SHORT PROBLEM » Swap every "forest background" in the records for "woodland backdrop" and reproduce them otherwise unchanged.

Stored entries
****

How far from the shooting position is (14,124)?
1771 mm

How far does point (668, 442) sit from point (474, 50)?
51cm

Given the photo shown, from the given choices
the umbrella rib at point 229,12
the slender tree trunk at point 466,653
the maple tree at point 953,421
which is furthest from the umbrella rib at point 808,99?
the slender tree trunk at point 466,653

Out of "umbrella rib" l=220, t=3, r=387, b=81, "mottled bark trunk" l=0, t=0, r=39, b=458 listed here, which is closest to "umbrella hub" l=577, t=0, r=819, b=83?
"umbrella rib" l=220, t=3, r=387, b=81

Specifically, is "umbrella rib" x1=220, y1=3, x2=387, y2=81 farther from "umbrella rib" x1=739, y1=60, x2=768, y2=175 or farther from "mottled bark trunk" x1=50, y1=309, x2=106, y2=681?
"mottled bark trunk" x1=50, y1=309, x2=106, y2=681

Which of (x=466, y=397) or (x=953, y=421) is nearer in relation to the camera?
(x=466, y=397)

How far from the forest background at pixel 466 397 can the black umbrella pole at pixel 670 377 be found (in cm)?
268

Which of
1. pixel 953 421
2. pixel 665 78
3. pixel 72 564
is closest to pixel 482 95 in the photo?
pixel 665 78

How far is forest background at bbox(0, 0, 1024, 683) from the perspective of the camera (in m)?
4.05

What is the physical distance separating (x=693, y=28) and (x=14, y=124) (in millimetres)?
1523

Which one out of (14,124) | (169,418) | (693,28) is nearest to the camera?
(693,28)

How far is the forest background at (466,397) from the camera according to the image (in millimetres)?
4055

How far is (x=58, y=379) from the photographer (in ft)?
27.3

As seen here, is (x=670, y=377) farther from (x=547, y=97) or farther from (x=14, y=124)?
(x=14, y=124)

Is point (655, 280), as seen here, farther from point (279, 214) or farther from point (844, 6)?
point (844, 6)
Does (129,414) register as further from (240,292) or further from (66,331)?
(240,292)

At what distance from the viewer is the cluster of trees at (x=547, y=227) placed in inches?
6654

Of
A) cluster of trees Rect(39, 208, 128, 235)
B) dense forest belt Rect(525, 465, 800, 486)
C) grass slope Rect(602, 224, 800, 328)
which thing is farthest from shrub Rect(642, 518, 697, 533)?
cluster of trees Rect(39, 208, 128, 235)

****

ANSWER TO THE EXERCISE »
How far from the shooting position is (14,124)?
1771 mm

How far does point (668, 442) sit from point (474, 50)?
51cm

Given the photo shown, from the given choices
the umbrella rib at point 229,12
the slender tree trunk at point 466,653
the maple tree at point 953,421
which is furthest from the umbrella rib at point 808,99?
the slender tree trunk at point 466,653

Out of "umbrella rib" l=220, t=3, r=387, b=81, "mottled bark trunk" l=0, t=0, r=39, b=458 listed here, which is closest to "umbrella hub" l=577, t=0, r=819, b=83?
"umbrella rib" l=220, t=3, r=387, b=81

Specifically, is "umbrella rib" x1=220, y1=3, x2=387, y2=81 farther from "umbrella rib" x1=739, y1=60, x2=768, y2=175 or farther from "mottled bark trunk" x1=50, y1=309, x2=106, y2=681?
"mottled bark trunk" x1=50, y1=309, x2=106, y2=681

Which of (x=466, y=397) or (x=953, y=421) is nearer in relation to the camera?
(x=466, y=397)

How far from the woodland backdrop at pixel 466 397 can the black umbrella pole at pixel 670 377 be found (in cm)?
268

Which of
1. pixel 953 421
2. pixel 665 78
3. pixel 72 564
is closest to pixel 482 95 in the photo?
pixel 665 78

How far is woodland backdrop at bbox(0, 0, 1024, 683) from the perspective of the camera (in m)?
4.05

What is the physical distance separating (x=693, y=28) and (x=14, y=124) (in millimetres)?
1523

Which one out of (14,124) | (169,418) | (693,28) is nearest to the camera?
(693,28)

How far is the woodland backdrop at (466,397) from the camera according to the image (in millimetres)?
4055

How far is (x=58, y=379) from the photographer (in ft)?
27.3

As seen here, is (x=670, y=377) farther from (x=547, y=97) or farther from (x=14, y=124)?
(x=14, y=124)

Is point (655, 280), as seen here, farther from point (279, 214) or farther from point (844, 6)?
point (844, 6)
Does (129,414) register as further from (240,292) or further from (66,331)?
(240,292)

At what distance from the viewer is the cluster of trees at (x=547, y=227) placed in inches?
6654

Of
A) cluster of trees Rect(39, 208, 128, 235)
B) dense forest belt Rect(525, 465, 800, 486)
C) grass slope Rect(602, 224, 800, 328)
which thing is farthest from shrub Rect(642, 518, 697, 533)?
cluster of trees Rect(39, 208, 128, 235)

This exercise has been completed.